- Artículo

Esta crisis, en constante profundización, se ha basado en la descomposición de los principios ciudadanos que la fundaron y en la instalación, en su lugar y a nivel de masas, de las formas del mercado capitalista. A decir de Wolfgang Streeck, “la reorganización de la participación política como consumo y la remodelación de los ciudadanos como consumidores refleja el declive en un mundo mercantilizado de las comunidades de destino nacionalmente constituidas”
/6. La promesa de que era posible un cambio desde el PD y en las formas democráticas tradicionales, se destruyó en el estancamiento reformista de Obama y su gobierno de continuidad neoliberal y progresista únicamente en las políticas de identidad para las élites blancas.
2. El sentido común, la izquierda y el triunfo de Trump
Entonces, la elección de Trump parece responder a un ímpetu de restauración del control del gran empresariado norteamericano del siglo XX, por sobre una inestable situación del país tanto en el interior como en sus relaciones exteriores, tanto militares como diplomáticas y comerciales. En el interior, los profesionales de las grandes ciudades costeras del país del norte, representados por un Partido Demócrata tomado por una agenda progresista neoliberal, han ido abandonando su tradicional rol de mediadores entre las clases propietarias industriales y los trabajadores obreros, articulación que era la base del pacto
New Deal. Lo hacen, además, retirando su histórica lealtad a las formas republicanas y democráticas, así como al predominio institucional del Estado. Así, la elite norteamericana y parte importante del país se siente dejada a su suerte por los intelectuales y dirigentes, en una pelea ante el resto del mundo que quiere sacarlos de su sitial hegemónico.
Este momento de crisis y subsecuente intento de estabilización ha sido caracterizado como uno en que las turbas enardecidas, afectadas por las consecuencias del funcionamiento del actual “sistema”, deliberadamente genérico, se encuentran a la espera de algún discurso que dote de sentido a sus reclamos y los dirija contra algo: un “momento populista”. El apelativo de populista, en este caso, tiene el uso dado por la formulación hecha por Ernesto Laclau, en que el concepto se reduce a una fórmula electoral o de formas políticas y no a las experiencias concretas de populismo latinoamericano del siglo pasado, en que se trató de alianzas entre sectores populares organizados y movilizados y un dirigente de importante peso carismático que lograba oficiar de mediador y representante de esos sectores populares, frente a las clases dominantes y en el marco de una agenda reformista
/7.

- Datos proporcionados
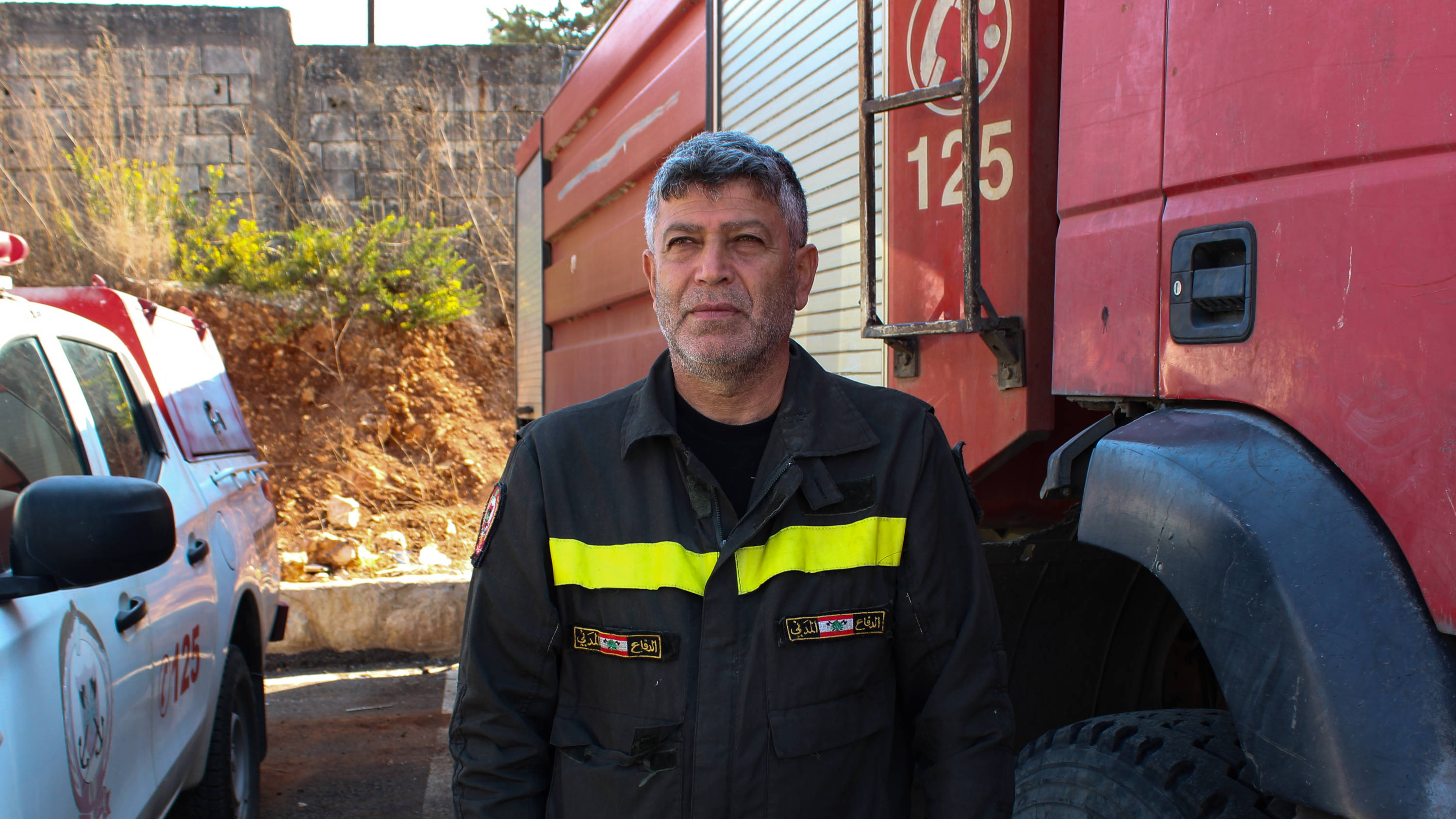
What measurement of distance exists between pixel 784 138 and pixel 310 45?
10144 millimetres

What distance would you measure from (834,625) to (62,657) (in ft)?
4.30

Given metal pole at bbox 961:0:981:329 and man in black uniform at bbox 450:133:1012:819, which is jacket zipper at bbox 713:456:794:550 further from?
metal pole at bbox 961:0:981:329

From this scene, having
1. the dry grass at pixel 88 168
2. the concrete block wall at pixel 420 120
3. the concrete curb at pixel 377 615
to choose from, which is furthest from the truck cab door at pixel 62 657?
the concrete block wall at pixel 420 120

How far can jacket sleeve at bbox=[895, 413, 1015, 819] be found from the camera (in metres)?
1.51

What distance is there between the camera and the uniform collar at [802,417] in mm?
1566

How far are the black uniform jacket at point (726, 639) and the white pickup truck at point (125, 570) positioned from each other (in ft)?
1.99

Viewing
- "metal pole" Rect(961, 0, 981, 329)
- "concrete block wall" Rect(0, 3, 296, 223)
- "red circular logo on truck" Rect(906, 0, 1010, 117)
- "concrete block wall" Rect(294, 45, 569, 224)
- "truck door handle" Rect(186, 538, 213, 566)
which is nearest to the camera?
"metal pole" Rect(961, 0, 981, 329)

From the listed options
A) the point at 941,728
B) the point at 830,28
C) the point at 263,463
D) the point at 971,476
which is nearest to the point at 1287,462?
the point at 941,728

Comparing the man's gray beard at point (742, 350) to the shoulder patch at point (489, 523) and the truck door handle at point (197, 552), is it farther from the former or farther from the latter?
the truck door handle at point (197, 552)

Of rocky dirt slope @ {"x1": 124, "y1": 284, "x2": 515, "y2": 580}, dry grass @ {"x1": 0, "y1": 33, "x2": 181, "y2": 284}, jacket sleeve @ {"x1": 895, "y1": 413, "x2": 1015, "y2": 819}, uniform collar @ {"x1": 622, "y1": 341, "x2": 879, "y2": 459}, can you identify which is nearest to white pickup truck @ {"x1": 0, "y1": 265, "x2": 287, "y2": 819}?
uniform collar @ {"x1": 622, "y1": 341, "x2": 879, "y2": 459}

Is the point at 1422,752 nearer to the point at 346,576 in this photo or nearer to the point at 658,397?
→ the point at 658,397

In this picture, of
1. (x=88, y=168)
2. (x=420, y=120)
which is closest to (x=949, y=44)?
(x=420, y=120)

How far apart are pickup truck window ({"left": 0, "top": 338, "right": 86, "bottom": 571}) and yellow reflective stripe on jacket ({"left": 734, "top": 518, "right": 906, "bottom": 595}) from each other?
1.43 m

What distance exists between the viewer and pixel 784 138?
2.95 m
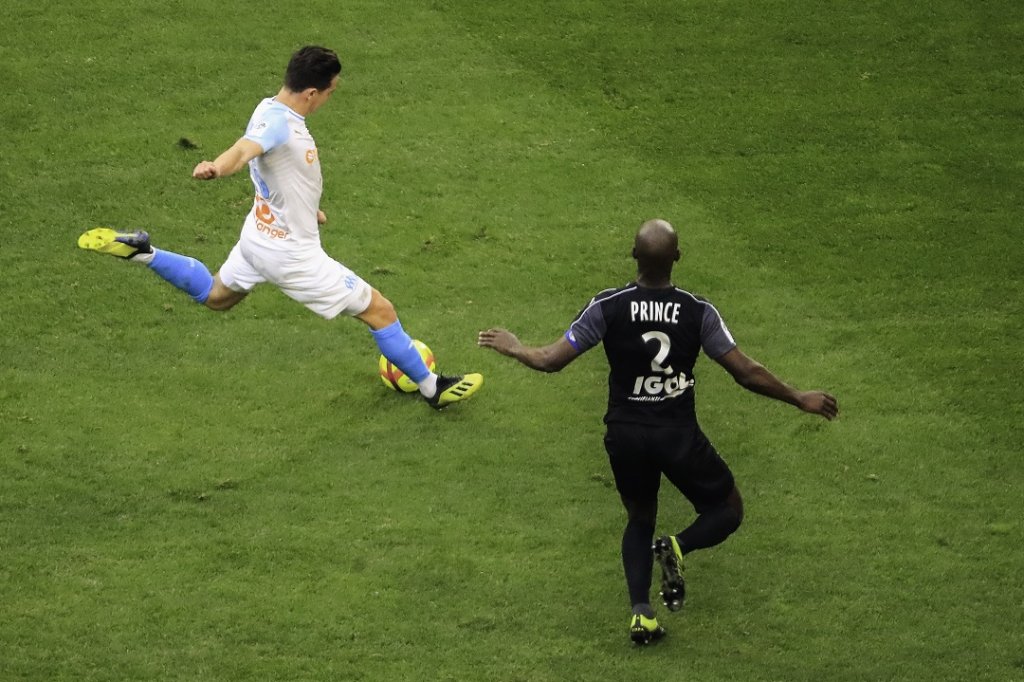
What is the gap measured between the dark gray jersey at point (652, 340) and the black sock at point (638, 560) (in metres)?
0.64

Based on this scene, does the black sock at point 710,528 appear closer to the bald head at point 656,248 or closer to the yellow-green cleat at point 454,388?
the bald head at point 656,248

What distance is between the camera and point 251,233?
8.60 m

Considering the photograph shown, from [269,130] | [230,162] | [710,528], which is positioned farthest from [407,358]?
[710,528]

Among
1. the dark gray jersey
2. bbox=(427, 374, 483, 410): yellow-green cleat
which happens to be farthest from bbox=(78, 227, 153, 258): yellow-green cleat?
the dark gray jersey

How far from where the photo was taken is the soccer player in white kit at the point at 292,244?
26.9ft

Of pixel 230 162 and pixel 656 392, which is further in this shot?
pixel 230 162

- Objetivo 1
En el artículo sobre la elección de Trump, ¿de quién es la formulación que da el uso del apelativo de populista?
- Objetivo 2
Retoma el artículo sobre la elección de Trump y el momento populista, y continúalo a partir de su última oración.

- Respuesta esperada 1
De Ernesto Laclau.

- Respuesta esperada 2
El populismo como tipo de alianza reformista basada en lo popular, se reduce a fórmula multiuso aplicable a cualquiera de las democracias actualmente existentes. Desde esa perspectiva “fórmula” de lo que es el populismo, ese descontento masivo acumulado -también genérico- podría ser, en palabras de Pablo Iglesias
/8, aprovechado, o, de Chantal Mouffe
/9, captado por distintas agrupaciones políticas que así lo decidan (ambos lo proponen utilizando la conceptualización de Laclau). Siguiendo la terminología de los mismos autores, estas agrupaciones podrían tener diferentes fines: de derecha o de izquierda, según Iglesias, y progresistas o conservadores, según Mouffe. Trump, y todo lo que rodea a su elección, sería simplemente un aprovechamiento desde la derecha del momento, que articula a este descontento en torno a un clivaje nosotros-ellos determinado por el sexismo, el racismo y la xenofobia.
Sin embargo -y este es el punto crucial de la hipótesis del momento populista-, de igual manera la situación podría haber sido aprovechada por un candidato de izquierda que, apelando a exactamente el mismo descontento que Trump, haría el bien en vez del mal. Así, desde el punto de vista de Mouffe y otros, si tan sólo la anquilosada burocracia neoliberal del Partido Demócrata no hubiera destruido la campaña de Bernie Sanders, tal vez habría sido posible un desenlace progresista en las elecciones en Estados Unidos. De este modo, el desenlace “de derecha” del momento populista de nuestro universo se habría decidió en el
Super Tuesday del 7 de junio del 2016, cuando Trump y Hillary Clinton definieron las respectivas primarias presidenciales a su favor
/10.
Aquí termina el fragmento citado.